Title: Re: Streamlined Asm routines
Post by: DrDnar on January 07, 2012, 05:15:59 pm
For reference, here are the timings for the routines from Z80 Bits (http://baze.au.com/misc/z80bits.html#1.1).

Rolled:
Code: [Select]
; Ref Worst Best
MultHbyE:
ld l, 0 ; 7 7 7
ld d, l ; 4 4 4
sla h ; 8 8 8
jr nc,$+3 ; 12/7 12 7
ld l,e ; 4 4
ld b, 7 ; 7 7 7
_: add hl,hl ; 11 11 11
jr nc,$+3 ; 12/7 7 12
add hl,de ; 11 11
djnz -_ ; 13/8 13 13
; -5 -5
; 327 284

MultAbyDE:
ld hl, 0 ; 10 10 10
ld c, l ; 4 4 4
add a,a ; 4 4 4
jr nc,$+4 ; 12/7 7 12
ld h,d ; 4 4
ld l,e ; 4 4
ld b, 7 ; 7 7 7
_: add hl,hl ; 11 11 11
rla ; 4 4 4
jr nc,$+4 ; 12/7 7 12
add hl,de ; 11 11
adc a,c ; 4 4
djnz -_ ; 13/8 13 13
; -5 -5
; 385 312

Unrolled:
Code: [Select]
MultHbyE:
; L and D must already be 0
sla h ; 8 8 8
jr nc,$+3 ; 12/7 12 7
ld l,e ; 4 4

add hl,hl ; 11 11 11
jr nc,$+3 ; 12/7 7 12
add hl,de ; 11 77
; *7 *7 *7
; 223 180

MultAbyDE:
; HL and C must already be 0
add a,a ; 4 4 4
jr nc,$+4 ; 12/7 7 12
ld h,d ; 4 4
ld l,e ; 4 4

add hl,hl ; 11 11 11
rla ; 4 4 4
jr nc,$+4 ; 12/7 7 12
add hl,de ; 11 11
adc a,c ; 4 4
; *7 *7 *7
; 278 205
Title: Re: Streamlined Asm routines
Post by: Xeda112358 on January 07, 2012, 07:18:36 pm
This was to Floppus, but I lost internet connection for a while:
Dang, I must have messed up big time somewhere. You are right, that routine really does not work at all.
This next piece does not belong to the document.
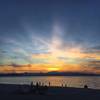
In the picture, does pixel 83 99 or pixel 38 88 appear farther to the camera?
pixel 38 88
Now I need to figure out where I went wrong because I was sure I had a working version :(

I think you over counted your cycles, too o.o What I did to make things easier was to remove the code that stripped the leading zeroes and that alone has a worst case of 404 cycles and best case of 327 cycles. pretty much, it is 316+11b where b is the number of bits in A (b=0 is the trivial case and I am not counting that). Your routine is still eluding me how to best analyse it, though, but I think it is a lot faster than you thought and better than the normal routine.